• _About this task_
There is material below. Print exactly the lines starting at the line with "EDGE OF SLIDER*/" and ending at the line with "#dm-slider .et-pb-controllers a", ends included, and no others.

+++++

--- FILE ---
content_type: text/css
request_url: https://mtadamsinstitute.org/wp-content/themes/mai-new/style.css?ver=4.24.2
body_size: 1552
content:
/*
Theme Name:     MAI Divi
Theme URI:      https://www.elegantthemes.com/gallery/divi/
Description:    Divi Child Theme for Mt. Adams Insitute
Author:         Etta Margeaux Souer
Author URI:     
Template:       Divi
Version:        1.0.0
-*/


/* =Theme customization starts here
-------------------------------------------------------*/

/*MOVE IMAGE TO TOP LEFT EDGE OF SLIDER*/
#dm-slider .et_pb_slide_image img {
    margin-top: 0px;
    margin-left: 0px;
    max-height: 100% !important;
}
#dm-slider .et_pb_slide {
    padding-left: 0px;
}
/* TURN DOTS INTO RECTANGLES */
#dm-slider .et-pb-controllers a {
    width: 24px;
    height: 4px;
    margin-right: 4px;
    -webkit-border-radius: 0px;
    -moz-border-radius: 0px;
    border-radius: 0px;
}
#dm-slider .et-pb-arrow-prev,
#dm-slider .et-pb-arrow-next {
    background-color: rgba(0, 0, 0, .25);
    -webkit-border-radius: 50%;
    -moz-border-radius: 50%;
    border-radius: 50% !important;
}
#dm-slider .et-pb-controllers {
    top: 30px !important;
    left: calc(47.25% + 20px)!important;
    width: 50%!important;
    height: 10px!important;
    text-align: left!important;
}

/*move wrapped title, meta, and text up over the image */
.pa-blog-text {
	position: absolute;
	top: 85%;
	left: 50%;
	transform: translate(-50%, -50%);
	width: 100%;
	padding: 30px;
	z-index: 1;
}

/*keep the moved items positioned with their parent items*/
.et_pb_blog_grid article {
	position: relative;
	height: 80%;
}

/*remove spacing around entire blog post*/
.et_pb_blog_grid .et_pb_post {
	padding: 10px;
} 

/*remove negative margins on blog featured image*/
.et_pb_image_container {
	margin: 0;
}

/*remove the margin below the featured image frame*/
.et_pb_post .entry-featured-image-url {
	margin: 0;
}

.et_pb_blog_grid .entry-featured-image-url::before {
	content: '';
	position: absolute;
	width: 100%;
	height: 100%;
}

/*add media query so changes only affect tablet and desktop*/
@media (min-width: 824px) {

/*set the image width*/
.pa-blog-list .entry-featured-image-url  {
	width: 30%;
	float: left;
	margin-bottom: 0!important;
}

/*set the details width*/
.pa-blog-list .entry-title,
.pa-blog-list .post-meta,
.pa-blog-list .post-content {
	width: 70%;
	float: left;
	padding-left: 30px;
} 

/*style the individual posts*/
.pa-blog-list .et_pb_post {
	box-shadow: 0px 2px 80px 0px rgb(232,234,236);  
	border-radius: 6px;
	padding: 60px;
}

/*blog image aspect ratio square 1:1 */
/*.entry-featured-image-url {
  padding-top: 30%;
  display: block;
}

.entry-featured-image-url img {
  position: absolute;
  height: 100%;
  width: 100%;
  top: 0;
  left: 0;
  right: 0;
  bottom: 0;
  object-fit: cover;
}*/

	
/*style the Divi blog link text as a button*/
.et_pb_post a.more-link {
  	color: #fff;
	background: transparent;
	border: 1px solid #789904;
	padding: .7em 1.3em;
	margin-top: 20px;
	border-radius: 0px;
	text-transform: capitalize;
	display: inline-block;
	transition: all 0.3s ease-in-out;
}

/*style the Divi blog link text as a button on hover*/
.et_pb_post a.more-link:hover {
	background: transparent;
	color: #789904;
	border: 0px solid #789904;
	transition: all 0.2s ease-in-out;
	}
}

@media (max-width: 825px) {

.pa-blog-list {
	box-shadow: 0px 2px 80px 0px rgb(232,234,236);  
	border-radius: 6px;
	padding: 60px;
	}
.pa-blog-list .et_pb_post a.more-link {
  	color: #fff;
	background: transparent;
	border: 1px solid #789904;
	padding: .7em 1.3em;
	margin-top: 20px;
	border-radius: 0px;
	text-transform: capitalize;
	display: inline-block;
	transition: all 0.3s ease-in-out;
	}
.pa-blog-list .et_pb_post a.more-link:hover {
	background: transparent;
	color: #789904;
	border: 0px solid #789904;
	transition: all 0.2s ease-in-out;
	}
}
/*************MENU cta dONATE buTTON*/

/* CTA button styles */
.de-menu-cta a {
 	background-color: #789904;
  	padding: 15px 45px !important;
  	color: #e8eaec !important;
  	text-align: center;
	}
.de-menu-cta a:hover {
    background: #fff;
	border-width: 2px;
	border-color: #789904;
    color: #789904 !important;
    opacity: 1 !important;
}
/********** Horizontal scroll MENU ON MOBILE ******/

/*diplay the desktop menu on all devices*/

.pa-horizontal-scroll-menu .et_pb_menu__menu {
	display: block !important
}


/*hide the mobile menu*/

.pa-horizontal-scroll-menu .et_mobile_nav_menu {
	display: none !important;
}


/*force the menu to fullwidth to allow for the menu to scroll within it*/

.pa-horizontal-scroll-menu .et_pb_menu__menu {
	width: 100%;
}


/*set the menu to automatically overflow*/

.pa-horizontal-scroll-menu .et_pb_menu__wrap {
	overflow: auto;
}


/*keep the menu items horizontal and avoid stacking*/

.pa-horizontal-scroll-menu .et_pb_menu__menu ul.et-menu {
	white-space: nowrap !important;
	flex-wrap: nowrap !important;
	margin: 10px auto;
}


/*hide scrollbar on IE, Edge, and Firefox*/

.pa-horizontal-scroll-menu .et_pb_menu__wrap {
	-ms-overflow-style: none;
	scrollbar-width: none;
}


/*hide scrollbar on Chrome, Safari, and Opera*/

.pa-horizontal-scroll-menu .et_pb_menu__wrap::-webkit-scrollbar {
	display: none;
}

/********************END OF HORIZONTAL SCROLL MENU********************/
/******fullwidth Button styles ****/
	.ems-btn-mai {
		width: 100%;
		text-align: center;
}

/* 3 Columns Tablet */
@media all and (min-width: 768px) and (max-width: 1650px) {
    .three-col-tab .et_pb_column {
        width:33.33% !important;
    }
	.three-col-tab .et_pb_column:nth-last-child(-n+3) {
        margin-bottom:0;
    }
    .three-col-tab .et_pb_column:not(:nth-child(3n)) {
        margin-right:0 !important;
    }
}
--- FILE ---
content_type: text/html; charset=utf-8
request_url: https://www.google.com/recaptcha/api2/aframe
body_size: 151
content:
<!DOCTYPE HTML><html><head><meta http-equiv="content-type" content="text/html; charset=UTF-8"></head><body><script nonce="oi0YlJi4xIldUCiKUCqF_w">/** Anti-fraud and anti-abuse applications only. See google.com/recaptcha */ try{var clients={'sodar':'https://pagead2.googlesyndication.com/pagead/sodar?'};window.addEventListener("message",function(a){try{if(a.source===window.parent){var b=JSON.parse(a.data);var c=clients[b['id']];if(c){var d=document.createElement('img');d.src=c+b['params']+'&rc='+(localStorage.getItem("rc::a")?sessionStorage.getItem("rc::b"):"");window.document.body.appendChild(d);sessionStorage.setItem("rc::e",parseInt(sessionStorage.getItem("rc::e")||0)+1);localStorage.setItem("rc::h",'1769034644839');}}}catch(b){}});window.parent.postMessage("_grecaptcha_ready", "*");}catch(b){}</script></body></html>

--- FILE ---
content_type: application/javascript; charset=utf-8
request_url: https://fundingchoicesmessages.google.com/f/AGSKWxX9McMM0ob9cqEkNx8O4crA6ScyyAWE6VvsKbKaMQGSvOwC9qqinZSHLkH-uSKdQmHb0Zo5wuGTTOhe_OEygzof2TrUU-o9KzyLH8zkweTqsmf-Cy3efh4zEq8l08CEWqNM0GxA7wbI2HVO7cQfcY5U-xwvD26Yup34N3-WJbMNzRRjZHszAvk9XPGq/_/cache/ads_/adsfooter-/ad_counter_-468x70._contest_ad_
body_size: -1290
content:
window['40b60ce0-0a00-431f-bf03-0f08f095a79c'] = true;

+++++

• _Answer section_
/*MOVE IMAGE TO TOP LEFT EDGE OF SLIDER*/
#dm-slider .et_pb_slide_image img {
    margin-top: 0px;
    margin-left: 0px;
    max-height: 100% !important;
}
#dm-slider .et_pb_slide {
    padding-left: 0px;
}
/* TURN DOTS INTO RECTANGLES */
#dm-slider .et-pb-controllers a {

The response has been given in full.